The idea came after Anne (and later the rest of the currently-nameless band) watched a video by an American academic, entitled ‘Sweet Home Apparatus’, a tune about Golgi - organelles found in most eukaryotic cells. The song is not, as you might think, a southern rock jam based on the Lynyrd Skynyrd classic – but is in fact an acoustic ballad in style (think Freebird with lab coats).

'There’s not a lot of professional music out there that covers the academic end of the spectrum,' says Lorenzo. 'It’s a fine line between doing something that’s just funny and doing something that’s both funny and informative. We wanted to pack our videos with factual content and we’re not selling out on the academic side of the project!'

The band currently has two videos on YouTube, with Lorenzo and Anne producing a third as a side project.

The first track is a Glen Campbell-style country ballad about the vacuole – the biggest organelle and the cell’s equivalent to a storage cupboard (which is nicely visualised in the music video below). The Vacuole Song’s chorus is among the lyrics Lorenzo is most proud of writing.

'Like all the best things, there was no deep thinking behind the song’s lyrics. It just came in one session. Anne and Charlotte came round to my house; we ate pizza in my garden and put the lyrics together there and then.'

For the second video, the band turned it up to 11 to produce Power Pack - The Mitochondria Rock Song.

^^^^^^^^

■ The problem
In the passage about the band's organelle songs, what was the title of the video that gave Anne the idea?

^^^^^^^^

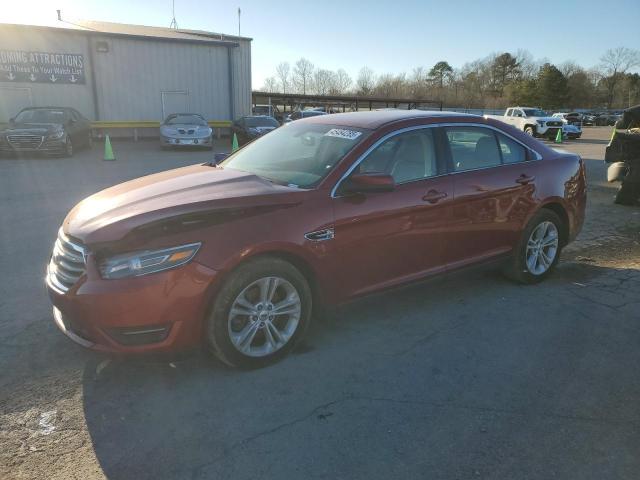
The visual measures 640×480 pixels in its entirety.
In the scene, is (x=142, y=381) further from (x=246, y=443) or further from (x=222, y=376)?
(x=246, y=443)

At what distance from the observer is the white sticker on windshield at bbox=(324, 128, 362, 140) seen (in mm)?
4051

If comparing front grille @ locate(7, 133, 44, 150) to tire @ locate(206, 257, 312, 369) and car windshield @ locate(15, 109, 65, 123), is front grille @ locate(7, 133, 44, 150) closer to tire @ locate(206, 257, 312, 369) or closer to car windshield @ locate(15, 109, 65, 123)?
car windshield @ locate(15, 109, 65, 123)

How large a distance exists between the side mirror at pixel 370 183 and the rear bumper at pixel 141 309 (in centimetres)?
119

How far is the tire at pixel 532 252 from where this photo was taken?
496 centimetres

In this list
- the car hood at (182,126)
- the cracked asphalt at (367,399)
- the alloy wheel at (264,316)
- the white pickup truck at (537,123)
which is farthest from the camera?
the white pickup truck at (537,123)

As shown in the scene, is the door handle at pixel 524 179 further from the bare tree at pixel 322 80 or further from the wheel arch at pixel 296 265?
the bare tree at pixel 322 80

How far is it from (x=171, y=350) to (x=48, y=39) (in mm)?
24353

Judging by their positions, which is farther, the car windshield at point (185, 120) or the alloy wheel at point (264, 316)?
the car windshield at point (185, 120)

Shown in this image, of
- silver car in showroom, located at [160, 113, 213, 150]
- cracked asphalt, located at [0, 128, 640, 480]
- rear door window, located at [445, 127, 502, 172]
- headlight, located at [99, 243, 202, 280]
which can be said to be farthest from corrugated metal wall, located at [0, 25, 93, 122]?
headlight, located at [99, 243, 202, 280]

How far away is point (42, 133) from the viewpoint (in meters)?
15.4

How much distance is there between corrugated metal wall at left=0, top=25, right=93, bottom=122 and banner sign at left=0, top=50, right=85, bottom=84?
0.55 ft

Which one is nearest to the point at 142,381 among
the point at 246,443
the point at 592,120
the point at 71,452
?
the point at 71,452

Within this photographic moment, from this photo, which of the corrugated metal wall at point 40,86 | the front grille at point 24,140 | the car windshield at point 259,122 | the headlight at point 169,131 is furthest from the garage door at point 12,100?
the car windshield at point 259,122

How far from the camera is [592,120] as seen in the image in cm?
5559
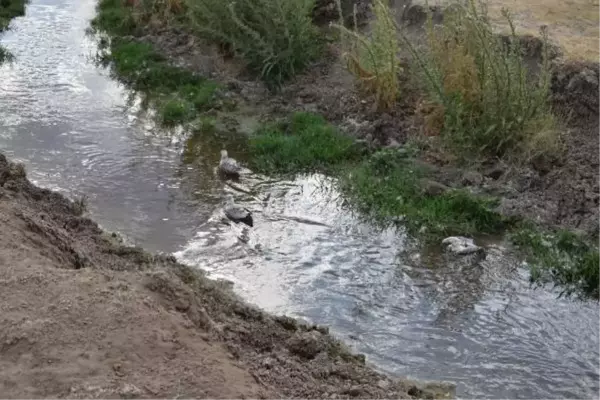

^^^^^^^^

■ Task output
'Sweet Home Apparatus'